Microsoft is broadening its use of Marvell’s LiquidSecurity hardware security modules (HSMs) to power additional cloud-based security services for Azure customers in Europe. The move extends existing deployments in North America and Asia and follows Marvell’s recent eIDAS and Common Criteria EAL4+ certifications, which clear the way for supporting identity, passport, and cross-border digital contract services across the EU.
By shifting traditional on-premise HSM workloads into cloud-scale PCIe-based accelerators running on Marvell’s OCTEON DPUs, Azure aims to reduce latency and operational overhead for high-volume encryption and verification processes. Microsoft plans to expand use cases including contract certification, ID document verification, and other workflows that require tamper-resistant key management across sovereign, public, and government cloud environments.
LiquidSecurity 2 supports up to 1 million keys and more than 1 million operations per second per adapter, enabling hyperscale operators to shrink footprint and power consumption compared with legacy 1U–2U HSM appliances. Marvell positions this as a path for broader adoption of HSM-backed services in sectors such as healthcare, financial services, and government due to simplified deployment and customization options.

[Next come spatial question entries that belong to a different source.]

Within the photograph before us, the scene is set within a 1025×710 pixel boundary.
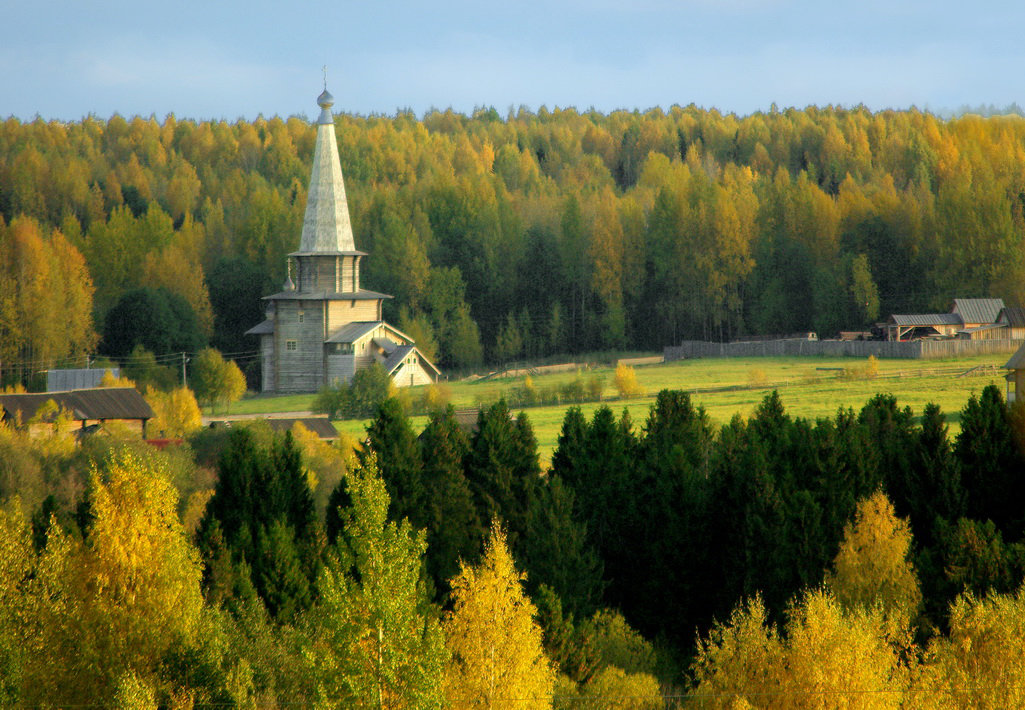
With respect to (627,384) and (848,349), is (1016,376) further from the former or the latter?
(848,349)

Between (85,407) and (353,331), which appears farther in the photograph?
(353,331)

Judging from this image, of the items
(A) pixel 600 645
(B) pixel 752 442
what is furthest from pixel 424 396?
(A) pixel 600 645

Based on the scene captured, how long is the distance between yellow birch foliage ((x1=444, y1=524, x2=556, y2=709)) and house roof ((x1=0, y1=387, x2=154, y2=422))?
85.1ft

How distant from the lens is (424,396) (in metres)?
53.8

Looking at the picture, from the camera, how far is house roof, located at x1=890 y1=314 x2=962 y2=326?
64.7 m

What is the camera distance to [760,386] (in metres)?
53.4

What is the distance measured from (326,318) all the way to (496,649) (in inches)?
1772

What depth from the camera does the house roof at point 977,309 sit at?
6475cm

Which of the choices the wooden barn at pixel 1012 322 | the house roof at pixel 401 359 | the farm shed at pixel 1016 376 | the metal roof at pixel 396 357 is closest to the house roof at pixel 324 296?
the metal roof at pixel 396 357

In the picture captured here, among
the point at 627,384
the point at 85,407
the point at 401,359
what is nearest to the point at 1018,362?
the point at 627,384

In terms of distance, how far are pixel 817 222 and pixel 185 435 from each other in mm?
44144

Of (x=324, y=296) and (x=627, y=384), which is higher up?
(x=324, y=296)

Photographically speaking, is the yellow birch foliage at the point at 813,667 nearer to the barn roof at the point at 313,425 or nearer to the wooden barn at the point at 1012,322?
the barn roof at the point at 313,425

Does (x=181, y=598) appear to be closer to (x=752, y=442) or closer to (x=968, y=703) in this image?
(x=968, y=703)
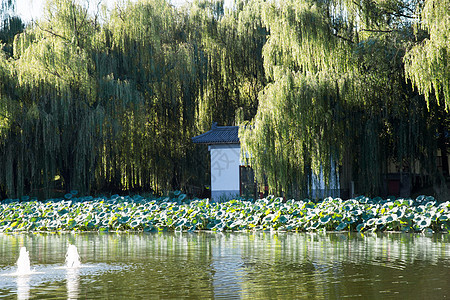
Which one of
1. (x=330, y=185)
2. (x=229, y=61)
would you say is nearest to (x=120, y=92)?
(x=229, y=61)

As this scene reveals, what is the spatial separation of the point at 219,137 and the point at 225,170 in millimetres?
1138

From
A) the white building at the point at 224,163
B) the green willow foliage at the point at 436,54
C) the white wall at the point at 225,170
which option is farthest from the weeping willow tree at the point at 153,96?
the green willow foliage at the point at 436,54

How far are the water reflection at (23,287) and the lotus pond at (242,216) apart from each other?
640cm

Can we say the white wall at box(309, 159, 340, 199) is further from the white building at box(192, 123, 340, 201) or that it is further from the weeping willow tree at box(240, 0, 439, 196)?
the white building at box(192, 123, 340, 201)

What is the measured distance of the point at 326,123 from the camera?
15508mm

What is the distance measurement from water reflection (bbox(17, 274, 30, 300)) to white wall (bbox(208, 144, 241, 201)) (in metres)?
13.9

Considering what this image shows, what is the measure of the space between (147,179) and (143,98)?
2.96 m

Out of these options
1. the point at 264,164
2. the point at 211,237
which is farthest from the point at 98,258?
the point at 264,164

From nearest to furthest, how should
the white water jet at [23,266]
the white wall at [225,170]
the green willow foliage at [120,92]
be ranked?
1. the white water jet at [23,266]
2. the green willow foliage at [120,92]
3. the white wall at [225,170]

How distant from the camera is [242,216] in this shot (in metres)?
13.0

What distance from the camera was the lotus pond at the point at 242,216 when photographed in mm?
11562

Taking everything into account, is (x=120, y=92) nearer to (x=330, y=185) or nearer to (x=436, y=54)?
(x=330, y=185)

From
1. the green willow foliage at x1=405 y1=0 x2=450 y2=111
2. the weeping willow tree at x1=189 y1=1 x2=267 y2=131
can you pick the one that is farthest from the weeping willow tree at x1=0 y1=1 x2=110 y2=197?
the green willow foliage at x1=405 y1=0 x2=450 y2=111

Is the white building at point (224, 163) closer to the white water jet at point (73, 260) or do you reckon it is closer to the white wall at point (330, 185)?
the white wall at point (330, 185)
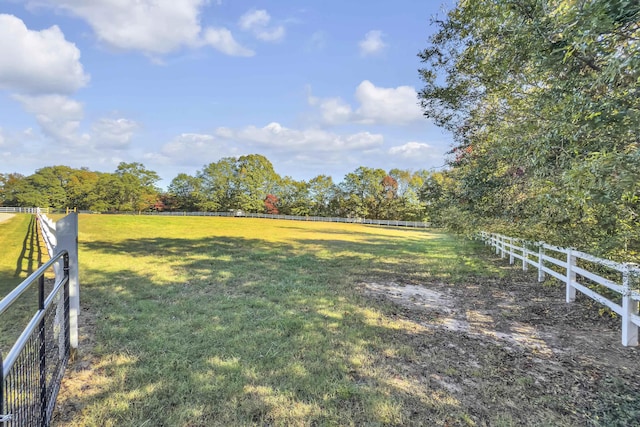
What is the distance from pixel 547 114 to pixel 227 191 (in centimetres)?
6392

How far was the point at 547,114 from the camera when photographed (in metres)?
3.36

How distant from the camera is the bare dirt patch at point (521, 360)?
2547mm

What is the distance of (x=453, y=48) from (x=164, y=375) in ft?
24.3

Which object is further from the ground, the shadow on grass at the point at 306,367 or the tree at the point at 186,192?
the tree at the point at 186,192

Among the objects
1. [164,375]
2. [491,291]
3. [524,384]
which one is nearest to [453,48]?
[491,291]

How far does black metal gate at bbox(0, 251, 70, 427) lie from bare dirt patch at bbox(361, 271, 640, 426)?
268 cm

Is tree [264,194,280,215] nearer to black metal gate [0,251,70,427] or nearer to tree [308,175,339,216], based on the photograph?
tree [308,175,339,216]

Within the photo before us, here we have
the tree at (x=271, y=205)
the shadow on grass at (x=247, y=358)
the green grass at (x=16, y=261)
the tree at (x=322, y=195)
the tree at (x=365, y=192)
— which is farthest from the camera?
the tree at (x=271, y=205)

• Microsoft is expanding Marvell LiquidSecurity-backed key management to Europe.
• Certifications include eIDAS and Common Criteria EAL4+ for identity and trust services.
• Azure plans to support digital contract signing, identity verification, and passport-related workflows.
• LiquidSecurity replaces appliance-based HSMs with cloud-scale PCIe cards powered by OCTEON DPUs.
• Each card handles 1M keys and 1M operations/sec with lower power and rack usage.
• Cloud HSM services reduce customer hardware management and broaden access to secure key infrastructure.
• Marvell targets public, sovereign, and government cloud environments with customizable options.
“We congratulate Marvell on achieving eIDAS and CC EAL4+ certification of its LiquidSecurity HSMs, which power our Azure Key Vault, Azure Key Vault Managed HSM and Cloud HSM services,” said Soumya Subramanian, vice president of Cloud Security Engineering at Microsoft Azure.
🌐 Analysis
Azure’s expanded deployment reflects a broader shift toward DPU-accelerated cryptographic services as cloud providers prepare for higher transaction volumes, sovereign cloud mandates, and post-quantum cryptography transitions. Marvell has steadily built momentum with LiquidSecurity across hyperscalers, while competitors such as NVIDIA (BlueField), Intel, and AMD-Pensando continue pushing their own security and offload architectures into cloud and enterprise markets.